This is very hard code to understand and debug. The new code uses
two separate lists and much simpler logic.

Signed-off-by: Greg Banks <[email protected]>
---

include/linux/sunrpc/cache.h | 3
net/sunrpc/cache.c | 246 ++++++++++++--------------------
2 files changed, 97 insertions(+), 152 deletions(-)

Index: bfields/include/linux/sunrpc/cache.h
===================================================================
--- bfields.orig/include/linux/sunrpc/cache.h
+++ bfields/include/linux/sunrpc/cache.h
@@ -97,7 +97,8 @@ struct cache_detail {

/* fields for communication over channel */
spinlock_t queue_lock;
- struct list_head queue;
+ struct list_head to_read;
+ struct list_head to_write;
wait_queue_head_t queue_wait;

struct proc_dir_entry *proc_ent;
Index: bfields/net/sunrpc/cache.c
===================================================================
--- bfields.orig/net/sunrpc/cache.c
+++ bfields/net/sunrpc/cache.c
@@ -361,7 +361,8 @@ int cache_register(struct cache_detail *
rwlock_init(&cd->hash_lock);
spin_lock_init(&cd->queue_lock);
init_waitqueue_head(&cd->queue_wait);
- INIT_LIST_HEAD(&cd->queue);
+ INIT_LIST_HEAD(&cd->to_read);
+ INIT_LIST_HEAD(&cd->to_write);
spin_lock(&cache_list_lock);
cd->nextcheck = 0;
cd->entries = 0;
@@ -659,106 +660,91 @@ void cache_clean_deferred(void *owner)
}

/*
- * communicate with user-space
+ * Caches communicate with user-space.
*
* We have a magic /proc file - /proc/sunrpc/<cachename>/channel.
- * On read, you get a full request, or block.
- * On write, an update request is processed.
+ *
+ * On read, you get a full request. If the length passed
+ * to read() is too short, you get nothing and the message is dropped,
+ * which is bad. So you should use a sufficently large length,
+ * for example PAGE_SIZE. If there are no requests queued,
+ * read() returns 0.
+ *
+ * On write, an update is processed. This may, as a side effect,
+ * cause a previously queued request to be de-queued and removed.

**AVAILABLE DATA**
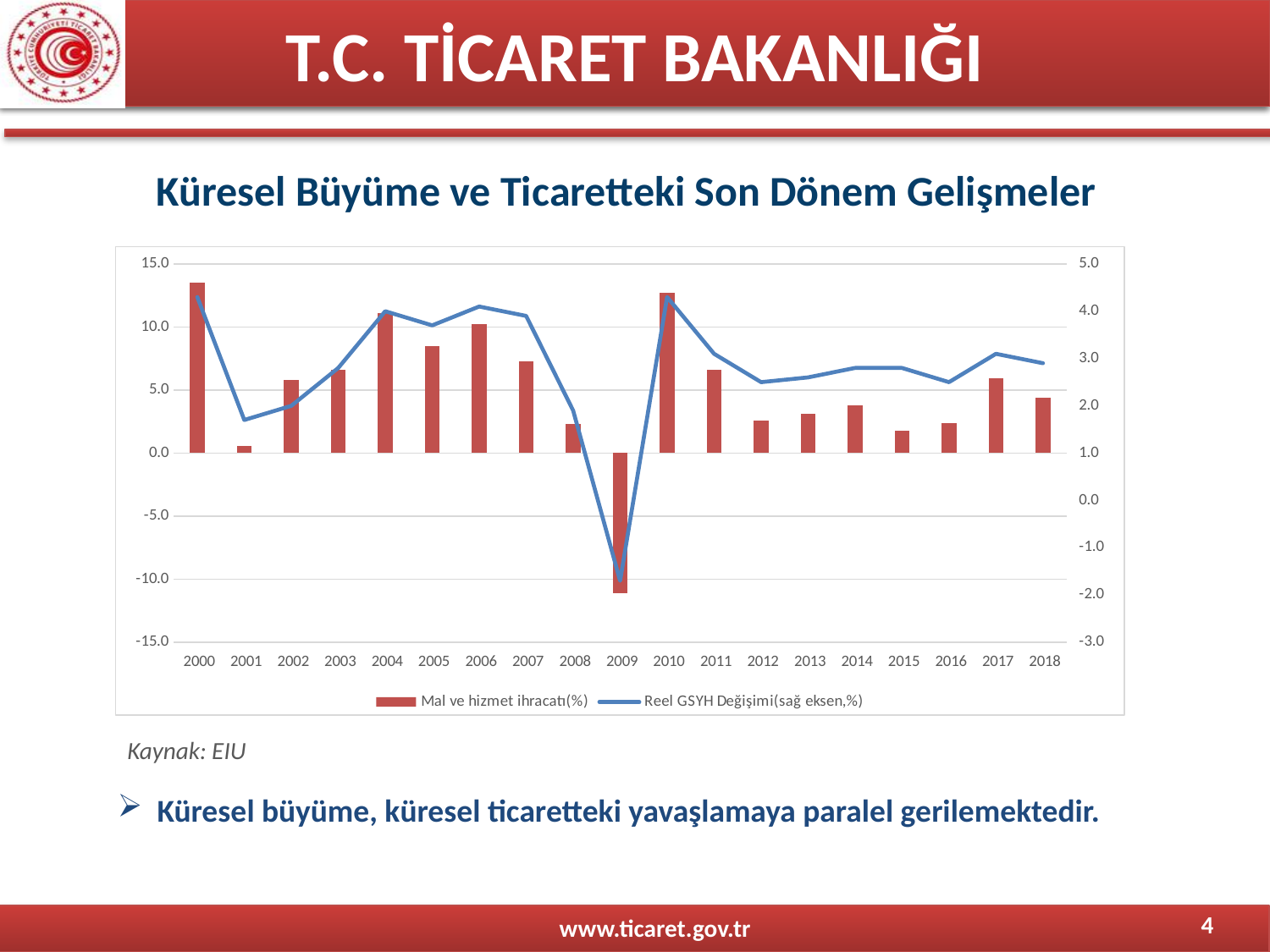
Which year has the lowest value for Mal ve hizmet ihracatı(%)? 2009 Which is larger, the Mal ve hizmet ihracatı(%) bar for 2017 or for 2016? 2017 Is the value for Mal ve hizmet ihracatı(%) in 2015 greater or less than 5.0? less Is the value for Mal ve hizmet ihracatı(%) in 2000 greater or less than 10.0? greater Is the value for Mal ve hizmet ihracatı(%) in 2009 greater or less than -10.0? less How many series does the chart legend list? 2 Which series is plotted on the right-hand axis according to the legend? Reel GSYH Değişimi(sağ eksen,%) Which is larger, the Mal ve hizmet ihracatı(%) bar for 2004 or for 2005? 2004 How many years are shown on the x axis of the chart? 19 What kind of chart is shown on the slide? Combined bar and line chart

**WORK INSTRUCTION 1**
Answer from the sunrpc cache patch:
(a) Which two list heads replace the single queue field in struct cache_detail?
(b) How many insertions and deletions does the patch report in total?
(c) What does read() return when no requests are queued?
**WORK INSTRUCTION 2**
Extend the sunrpc cache patch, picking up right after its last line.
The data has no connection to the sunrpc cache patch.

**TASK OUTPUT 1**
(a) to_read and to_write
(b) 97 insertions and 152 deletions
(c) 0

**TASK OUTPUT 2**
+ * Userspace can also pre-emptively write updates which the kernel
+ * has not yet requested.
+ *
* Poll works if anything to read, and always allows write.
*
- * Implemented by linked list of requests. Each open file has
- * a ->private that also exists in this list. New requests are added
- * to the end and may wakeup and preceding readers.
- * New readers are added to the head. If, on read, an item is found with
- * CACHE_UPCALLING clear, we free it from the list.
+ * The channel is implemented by two linked lists of cache_request
+ * objects. cd->to_read is requests which have been generated in
+ * the kernel and are waiting for a userspace process to read them.
+ * cd->to_write is requests which have been read by userspace and
+ * are awaiting a reply to be written.
*
+ * Both lists are protected by cd->queue_lock.
*/

-struct cache_queue {
- struct list_head list;
- int reader; /* if 0, then request */
-};
struct cache_request {
- struct cache_queue q;
+ struct list_head list;
struct cache_head *item;
char * buf;
int len;
- int readers;
-};
-struct cache_reader {
- struct cache_queue q;
- int offset; /* if non-0, we have a refcnt on next request */
};

static ssize_t
cache_read(struct file *filp, char __user *buf, size_t count, loff_t *ppos)
{
- struct cache_reader *rp = filp->private_data;
- struct cache_request *rq;
+ struct cache_request *rq = NULL;
struct cache_detail *cd = PDE(filp->f_path.dentry->d_inode)->data;
int err;

if (count == 0)
return 0;

- again:
+ /* de-queue the next request which is waiting to be read */
spin_lock(&cd->queue_lock);
- /* need to find next request */
- while (rp->q.list.next != &cd->queue &&
- list_entry(rp->q.list.next, struct cache_queue, list)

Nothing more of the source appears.